▸ **PROBLEM DESCRIPTION**:
Without the images, print all the entries below exactly as given.

☆ ☆ ☆

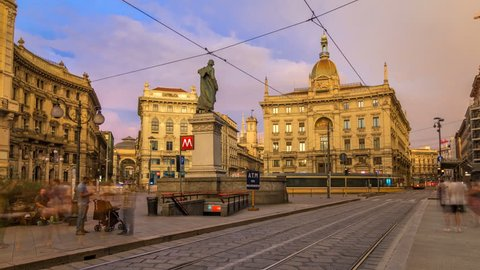 Cordusio Square and Dante street with surrounding palaces, houses and buildings at sunset timelapse in Italian capital of fashion and luxury. Monument to writer and poet Giuseppe Parini. Trams passing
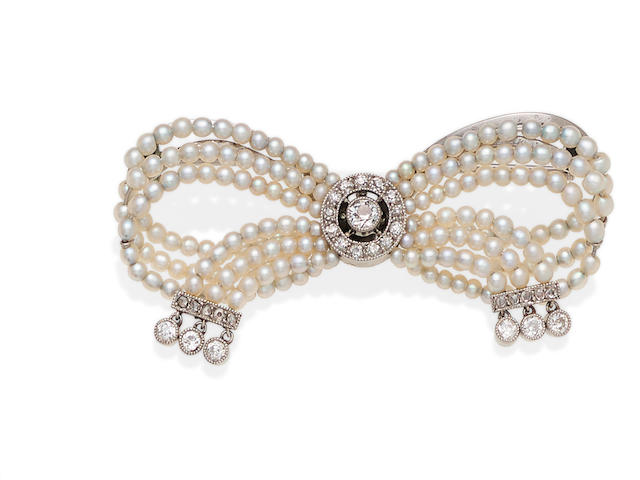 A Belle Époque seed pearl, diamond and platinum bow brooch, Cartier,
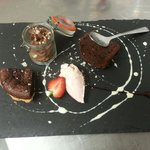 Chocolate plate consisting of Brownie, torte and mousse.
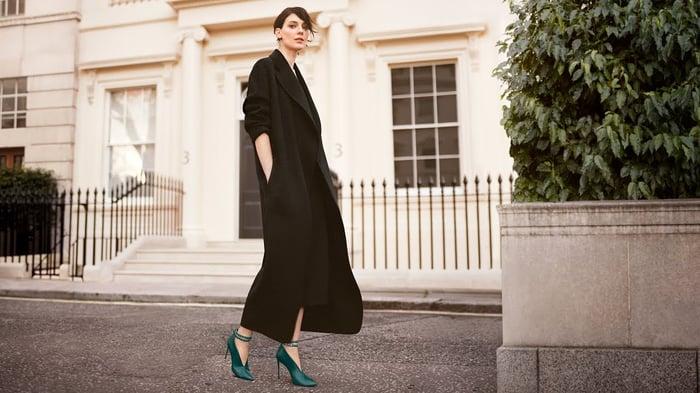 Woman modeling green high-heel shoes.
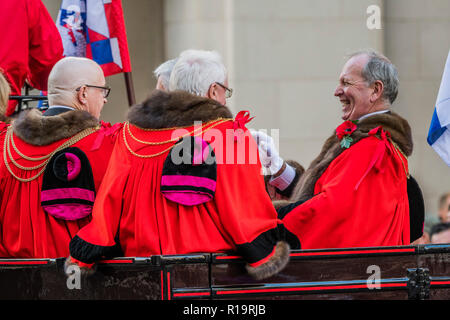 London, UK. 10th Nov, 2018. Aldermen - The new Lord Mayor (Peter Estlin, the 691st) was sworn in yesterday. To celebrate, today is the annual Lord Mayor's Show. It includes Military bands, vintage buses, Dhol drummers, a combine harvester and a giant nodding dog in the three-mile-long procession. It brings together over 7,000 people, 200 horses and 140 motor and steam-driven vehicles in an event that dates back to the 13th century. The Lord Mayor of the City of London rides in the gold State Coach. Credit: Guy Bell/Alamy Live News - Stock Photo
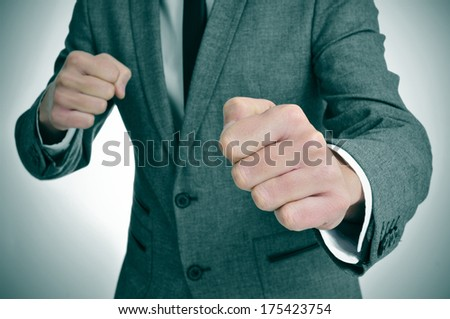 man wearing a suit with ready to fight with his fists - stock photo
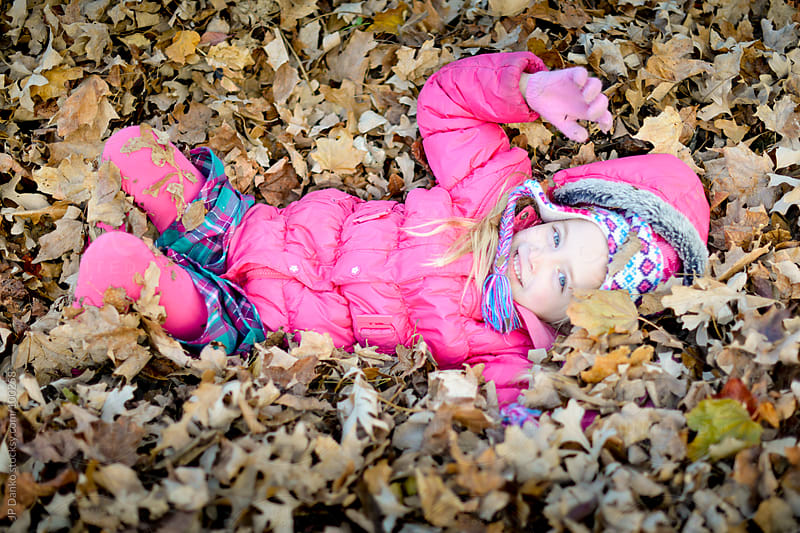 Little Girl Laying In Fall Leaf Pile in Autumn by JP Danko for Stocksy United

☆ ☆ ☆

▸ **ANSWER BOX**:
 Cordusio Square and Dante street with surrounding palaces, houses and buildings at sunset timelapse in Italian capital of fashion and luxury. Monument to writer and poet Giuseppe Parini. Trams passing
 A Belle Époque seed pearl, diamond and platinum bow brooch, Cartier,
 Chocolate plate consisting of Brownie, torte and mousse.
 Woman modeling green high-heel shoes.
 London, UK. 10th Nov, 2018. Aldermen - The new Lord Mayor (Peter Estlin, the 691st) was sworn in yesterday. To celebrate, today is the annual Lord Mayor's Show. It includes Military bands, vintage buses, Dhol drummers, a combine harvester and a giant nodding dog in the three-mile-long procession. It brings together over 7,000 people, 200 horses and 140 motor and steam-driven vehicles in an event that dates back to the 13th century. The Lord Mayor of the City of London rides in the gold State Coach. Credit: Guy Bell/Alamy Live News - Stock Photo
 man wearing a suit with ready to fight with his fists - stock photo
 Little Girl Laying In Fall Leaf Pile in Autumn by JP Danko for Stocksy United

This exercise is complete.